RESULTADOS E DISCUSSÃO
De acordo com os resultados obtidos, as principais propriedades que influíram na evolução da borda norte da bacia de Resende foram as possíveis respostas flexurais isostáticas associados à época de maior estiramento crustal com magmatismo associado (48-40Ma), as variações climáticas e a composição litológica. Já quanto aos processos associados, foram principalmente relacionados à incisão fluvial sob rocha exposta. Dentre os cenários analisados, a simulação da origem desta borda escarpada a partir de um platô com cerca de 500-1000m de elevação há aproximadamente 55Ma obteve bons resultados quando confrontados com as condições topográficas e de perfis de canais fluviais simulados e medidos. Este cenário foi exposto a três pulsos de soerguimento ao longo dos primeiros 35Ma, seguido por um período de 20Ma de denudação sem soerguimentos associados (Figura 1). As taxas estimadas de recuo erosivo na corrente pesquisa, na sua maioria de aproximadamente 0.125 a 0.25km/Ma para o período Cenozóico, são bastante próximas das recentemente levantadas para algumas regiões dos grandes escarpamentos da costa sudeste australiana (van der Beek & Braun, 1998) e para o sudoeste africano (Cockburn et al., 2000).

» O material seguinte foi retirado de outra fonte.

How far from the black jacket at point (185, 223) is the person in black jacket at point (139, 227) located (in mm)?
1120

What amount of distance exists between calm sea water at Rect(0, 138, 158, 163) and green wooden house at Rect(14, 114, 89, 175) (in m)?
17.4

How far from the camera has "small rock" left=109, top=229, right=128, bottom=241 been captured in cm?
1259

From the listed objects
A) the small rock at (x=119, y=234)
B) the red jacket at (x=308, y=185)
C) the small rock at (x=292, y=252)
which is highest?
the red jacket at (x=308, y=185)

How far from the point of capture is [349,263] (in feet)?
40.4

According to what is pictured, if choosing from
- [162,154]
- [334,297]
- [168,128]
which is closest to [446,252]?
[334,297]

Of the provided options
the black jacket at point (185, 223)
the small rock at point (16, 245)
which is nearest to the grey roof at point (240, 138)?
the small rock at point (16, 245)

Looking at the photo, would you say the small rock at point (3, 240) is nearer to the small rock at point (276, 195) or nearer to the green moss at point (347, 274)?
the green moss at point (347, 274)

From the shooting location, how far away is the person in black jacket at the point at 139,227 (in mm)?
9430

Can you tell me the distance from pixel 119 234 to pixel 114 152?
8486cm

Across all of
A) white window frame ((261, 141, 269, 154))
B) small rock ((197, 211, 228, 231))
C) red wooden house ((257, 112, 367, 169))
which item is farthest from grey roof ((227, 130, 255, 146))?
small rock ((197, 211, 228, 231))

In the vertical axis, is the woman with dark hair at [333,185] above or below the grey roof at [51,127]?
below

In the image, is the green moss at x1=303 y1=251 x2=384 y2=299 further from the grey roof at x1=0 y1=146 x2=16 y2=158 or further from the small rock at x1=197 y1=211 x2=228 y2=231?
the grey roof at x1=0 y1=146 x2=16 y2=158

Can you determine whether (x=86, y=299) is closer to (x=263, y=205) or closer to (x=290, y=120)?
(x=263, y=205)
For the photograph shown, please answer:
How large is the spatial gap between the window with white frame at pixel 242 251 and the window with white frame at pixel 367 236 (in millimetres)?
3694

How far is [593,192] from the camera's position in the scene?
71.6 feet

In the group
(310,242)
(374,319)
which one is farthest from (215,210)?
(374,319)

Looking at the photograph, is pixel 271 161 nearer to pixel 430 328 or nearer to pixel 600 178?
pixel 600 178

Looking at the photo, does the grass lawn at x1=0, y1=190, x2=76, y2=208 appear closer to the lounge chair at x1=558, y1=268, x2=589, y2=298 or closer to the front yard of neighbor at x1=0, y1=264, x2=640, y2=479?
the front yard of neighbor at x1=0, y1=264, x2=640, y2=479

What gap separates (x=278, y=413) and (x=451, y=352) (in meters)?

Figura 1 - Descrição do cenário simulado na borda de rifte escarpada da bacia de Resende

CONSIDERAÇÕES FINAIS
O modelo GOLEM foi capaz de simular valores de recuo (cerca de 6000 - 7000m), amplitudes de relevo (cerca de 1000 - 1500m) e morfologia de perfis topográficos próximos dos observados em campo. As taxas de recuo erosivo obtidas através das simulações realizadas foram da mesma ordem de grandeza daquelas obtidas algumas áreas dos escarpamentos do sudeste australiano e sudoeste africano. Embora os cenários simulados tenham sido definidos com uma estrutura mais simples, estes foram suficientes para discutir a evolução da borda de falha da bacia de Resende, pelo menos no que se refere aos reflexos de diferentes taxas de soerguimento do bloco alto na constituição da rede de drenagem, transporte e deposição de sedimentos e taxas de denudação e recuo da borda do bloco alto nesta região. As principais variáveis que influíram na evolução da borda norte da bacia de Resende segundo as simulações realizadas foram as respostas flexurais isostáticas, as variações climáticas e composição litológica.

AGRADECIMENTOS
Os autores agradecem ao CNPq e a FAPERJ pelo apoio financeiro para a realização dessa pesquisa.